Decades later, a Tamworth man died a hero on the mountain while trying to rescue two climbers.

These and other stories were presented in a talk, "Ghosts of Mount Washington," at Ossipee Public Library last Thursday afternoon by Marianne O'Connor, author of "Haunted Hikes of New Hampshire." 

"I can't even imagine anything worse than dying by myself alone on Mount Washington in horrible weather, in pain, suffering, so the people who died really, really suffered," said O'Connor, of Lisbon Falls, Maine.

She said her talk presented "a chance to remember who they were, what they went through, what their experiences were, but also the memorials that were placed by people who loved them."

In September 1855, Bourne, 23, of Kennebunk, Maine, became the first documented death on Mount Washington.

She had convinced her wealthy uncle George and a cousin to visit the mountain, O'Connor said.

"The Bourne family made their riches in the shipbuilding trade, and George was so self-confident that he believed we're going to be fine," said O'Connor, adding George refused to hire a guide. "That was the worst decision he made, and it cost him his life, as well as Lizzie her life."

They ended up stranded on the mountain in the dark and cold, about 200 feet from the original Summit House. George built a makeshift shelter and attempted to keep Lizzie and his daughter warm with his body heat.

"She wanted to see the sunrise but sometime in the night her heart gave way, and she perished," said O'Connor, adding George was tormented by guilt and died a year later.

A monument for Lizzie was placed at the location where she died.

"Lizzie's ghost is seen rising from her memorial. Some people hear her wails, cries, but mostly whispers," said O'Connor. "My friend, Dan, who stayed at the Observatory for a while, spent one night cold and shivering by Lizzie's signage, and heard somebody whispering in his ear."

O'Connor continued, "But mostly her spirit is seen pointing to the summit, as if to say 'this is really where I wanted to go.'"

Albert Dow III, 28, of Tamworth, was a volunteer with the Mountain Rescue Service in 1982 when he got a call during a family party to help search for two young climbers who had become lost in Huntington Ravine, said O'Connor, adding that Albert's mother did not want him to leave.

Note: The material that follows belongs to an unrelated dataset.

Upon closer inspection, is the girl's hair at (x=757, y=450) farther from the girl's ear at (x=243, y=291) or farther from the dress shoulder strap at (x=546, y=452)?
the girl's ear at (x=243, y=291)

“Dow said his famous last words, ‘If it was me (who was lost), I'd want someone to go for me,’” said O'Connor. “And he went.”

Dow died in an avalanche during the rescue effort. Hugh Herr, one of the climbers who was rescued, lost both legs below the knee to frostbite but later returned to climbing using prosthetic limbs. Herr became a professor and researcher at Massachusetts Institute of Technology and co-directs the Biomechatronics Group.

“He's considered the top researcher in his field, and he helped a number of the Boston Marathon bombing victims with new prosthetics,” said O'Connor. “He devotes his life in service to Albert Dow's memory.”

Dow and Herr's story is the subject of "The Lions of Winter" by Ty Gagne.

Various reforms were made after Dow's death, including providing rescuers with workers' compensation coverage.

Other stories were mostly about adventurers who underestimated the mountain's lethality or those who made their living on the mountain and apparently decided to haunt it after their deaths.

William Curtis, 63, and Allan Ormsbee, 29, were renowned outdoor enthusiasts at the turn of the 20th century. Curtis was a founder of the Fresh Air Club.

Curtis was a founder of the Fresh Air Club. The two men were hiking the Crawford Path toward Mount Washington to attend an Appalachian Mountain Club meeting on June 30, 1900, when they were caught in a blizzard and died.

AMC later built a shelter that became Lakes of the Clouds Hut near where Curtis was found.

Ormsbee's plaque is located by the Crawford Path. Folklore says that if you pass the plaque, any disrespect will be treated as fighting words by his ghost.

"Do not say 'those fools, they shouldn't turn around. What were they thinking?'" said O'Connor. "You will be hit in your gut by a force if you criticize William Curtis and Allan Ormsbee."